Remediation focuses on validating and bounding integer values before they are included in HMAC input, using constant-time comparison, and ensuring serialization is deterministic. In Django, avoid relying on raw integer concatenation for signed payloads; instead, serialize data with a well-defined format and enforce range checks.

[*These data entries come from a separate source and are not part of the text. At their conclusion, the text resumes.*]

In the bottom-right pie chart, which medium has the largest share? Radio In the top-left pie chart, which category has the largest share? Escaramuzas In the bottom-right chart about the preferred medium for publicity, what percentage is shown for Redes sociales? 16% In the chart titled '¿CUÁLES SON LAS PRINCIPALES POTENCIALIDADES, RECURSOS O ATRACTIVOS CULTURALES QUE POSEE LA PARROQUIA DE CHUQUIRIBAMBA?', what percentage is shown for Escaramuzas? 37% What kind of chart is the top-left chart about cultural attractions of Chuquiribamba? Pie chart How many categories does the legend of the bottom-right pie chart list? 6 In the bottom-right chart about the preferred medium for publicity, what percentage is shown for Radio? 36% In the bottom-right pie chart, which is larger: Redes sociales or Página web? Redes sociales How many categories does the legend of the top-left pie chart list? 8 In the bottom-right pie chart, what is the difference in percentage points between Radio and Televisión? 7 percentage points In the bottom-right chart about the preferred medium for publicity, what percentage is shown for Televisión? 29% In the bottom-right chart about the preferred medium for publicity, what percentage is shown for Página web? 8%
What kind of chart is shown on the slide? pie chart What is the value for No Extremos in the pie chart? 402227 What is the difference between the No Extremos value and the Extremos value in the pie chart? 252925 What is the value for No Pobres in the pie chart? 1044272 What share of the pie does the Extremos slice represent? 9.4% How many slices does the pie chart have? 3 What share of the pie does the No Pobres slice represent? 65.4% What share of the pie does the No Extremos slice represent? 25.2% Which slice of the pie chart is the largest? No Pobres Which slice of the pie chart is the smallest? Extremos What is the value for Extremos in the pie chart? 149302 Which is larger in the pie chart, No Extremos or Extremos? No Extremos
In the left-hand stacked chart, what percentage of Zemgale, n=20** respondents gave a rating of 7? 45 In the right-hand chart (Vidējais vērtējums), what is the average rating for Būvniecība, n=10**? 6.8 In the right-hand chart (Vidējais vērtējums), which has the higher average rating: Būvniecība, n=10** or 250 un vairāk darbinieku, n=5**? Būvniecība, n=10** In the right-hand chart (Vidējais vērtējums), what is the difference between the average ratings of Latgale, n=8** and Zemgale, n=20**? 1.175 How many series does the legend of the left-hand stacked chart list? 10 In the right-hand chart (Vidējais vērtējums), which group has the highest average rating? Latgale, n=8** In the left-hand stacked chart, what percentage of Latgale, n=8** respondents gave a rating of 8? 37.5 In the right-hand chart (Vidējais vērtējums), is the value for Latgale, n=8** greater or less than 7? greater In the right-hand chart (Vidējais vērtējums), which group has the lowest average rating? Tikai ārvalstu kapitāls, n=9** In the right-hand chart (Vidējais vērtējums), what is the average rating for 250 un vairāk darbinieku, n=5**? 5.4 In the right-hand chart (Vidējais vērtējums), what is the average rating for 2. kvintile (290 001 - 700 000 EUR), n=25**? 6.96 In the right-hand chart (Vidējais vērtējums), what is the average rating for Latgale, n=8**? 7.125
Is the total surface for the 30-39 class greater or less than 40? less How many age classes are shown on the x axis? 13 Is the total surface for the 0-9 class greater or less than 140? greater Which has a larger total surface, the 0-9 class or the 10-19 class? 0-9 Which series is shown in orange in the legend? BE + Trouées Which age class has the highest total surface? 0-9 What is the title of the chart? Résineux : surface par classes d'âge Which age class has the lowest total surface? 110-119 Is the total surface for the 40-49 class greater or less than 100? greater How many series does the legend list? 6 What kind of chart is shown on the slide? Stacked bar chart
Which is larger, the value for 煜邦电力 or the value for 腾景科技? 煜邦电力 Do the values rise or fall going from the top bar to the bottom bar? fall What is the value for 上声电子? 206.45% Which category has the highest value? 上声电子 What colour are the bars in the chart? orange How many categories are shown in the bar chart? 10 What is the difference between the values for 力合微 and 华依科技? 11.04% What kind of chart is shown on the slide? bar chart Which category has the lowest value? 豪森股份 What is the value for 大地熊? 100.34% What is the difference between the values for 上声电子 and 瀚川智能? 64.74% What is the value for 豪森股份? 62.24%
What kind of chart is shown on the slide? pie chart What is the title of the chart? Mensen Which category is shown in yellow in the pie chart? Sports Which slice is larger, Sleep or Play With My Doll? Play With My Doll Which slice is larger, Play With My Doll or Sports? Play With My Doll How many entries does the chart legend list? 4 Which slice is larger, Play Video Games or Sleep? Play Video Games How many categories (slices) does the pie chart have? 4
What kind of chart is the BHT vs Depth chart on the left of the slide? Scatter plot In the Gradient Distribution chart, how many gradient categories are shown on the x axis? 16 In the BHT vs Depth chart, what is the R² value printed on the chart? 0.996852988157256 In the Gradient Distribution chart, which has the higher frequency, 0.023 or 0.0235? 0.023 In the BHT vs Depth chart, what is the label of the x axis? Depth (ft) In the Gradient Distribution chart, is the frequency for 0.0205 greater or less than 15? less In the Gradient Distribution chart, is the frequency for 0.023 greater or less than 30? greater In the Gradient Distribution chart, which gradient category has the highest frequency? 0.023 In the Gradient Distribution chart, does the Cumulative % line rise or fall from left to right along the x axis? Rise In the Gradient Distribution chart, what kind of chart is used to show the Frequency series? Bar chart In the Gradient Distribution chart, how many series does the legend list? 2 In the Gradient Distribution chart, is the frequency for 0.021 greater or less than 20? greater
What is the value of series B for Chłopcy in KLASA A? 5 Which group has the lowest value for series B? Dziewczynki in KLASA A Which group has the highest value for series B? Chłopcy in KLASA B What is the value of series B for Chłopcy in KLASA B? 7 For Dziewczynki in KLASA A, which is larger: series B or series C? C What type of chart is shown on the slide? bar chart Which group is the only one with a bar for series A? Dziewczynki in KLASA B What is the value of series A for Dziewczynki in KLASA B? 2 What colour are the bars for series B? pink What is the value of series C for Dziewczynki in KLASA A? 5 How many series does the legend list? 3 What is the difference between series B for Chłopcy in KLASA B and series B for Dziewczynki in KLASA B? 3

Example 1: Safe signed timestamp using TimestampSigner

import time
from django.core.signing import TimestampSigner, BadSignature, SignatureExpired

signer = TimestampSigner()
value = 12345  # integer that must be bounded
if not (0 <= value <= 2**32 - 1):
    raise ValueError('value out of range')
token = signer.sign(value)
# Later, verify with expiration control
try:
    result = signer.unsign(token, max_age=3600)
    verified_value = int(result)
except (BadSignature, SignatureExpired):
    # Handle invalid or expired token safely
    verified_value = None

Example 2: HMAC with explicit payload construction and integer validation

import hmac
import hashlib
import json
from django.conf import settings

def create_signed_payload(user_id, timestamp):
    # Validate integer bounds explicitly
    if not (0 <= user_id < 2**31):
        raise ValueError('user_id out of allowed range')
    if not (0 <= timestamp <= 2**31):
        raise ValueError('timestamp out of allowed range')
    payload = json.dumps({'user_id': user_id, 'timestamp': timestamp}, sort_keys=True, separators=(',', ':'))
    key = settings.SECRET_KEY.encode()
    signature = hmac.new(key, payload.encode(), hashlib.sha256).hexdigest()
    return {'payload': payload, 'signature': signature}

def verify_signed_payload(payload_str, signature, key=None):
    expected = hmac.new(key or settings.SECRET_KEY.encode(), payload_str.encode(), hashlib.sha256).hexdigest()
    if not hmac.compare_digest(expected, signature):
        raise ValueError('invalid signature')
    data = json.loads(payload_str)
    # Re-validate integer ranges on verification side
    if not (0 <= data['user_id'] < 2**31):
        raise ValueError('user_id out of allowed range')
    return data

Example 3: Using Django’s signing module with salted key to isolate domains

from django.core.signing import Signer

# Use a salt to ensure signatures are scoped to a specific context
signer = Signer(key=settings.SECRET_KEY, salt='user_invite_token')
user_id = 999
if not (0 <= user_id < 1000000):
    raise ValueError('invalid user identifier')
token = signer.sign(str(user_id))
# Verification will raise BadSignature if invalid
try:
    original = signer.unsign(token)
    verified_id = int(original)
except Exception:
    verified_id = None

Best practices summary

• Validate integer ranges explicitly before including them in HMAC input.
• Use deterministic serialization (e.g., JSON with sort_keys) to avoid signature variability.
• Use hmac.compare_digest for signature comparison to avoid timing attacks.
• Apply salting in Django Signer to isolate signing contexts and reduce cross-application forgery risk.
• Treat signed integers as untrusted until re-validated on the server side, even if a signature is valid.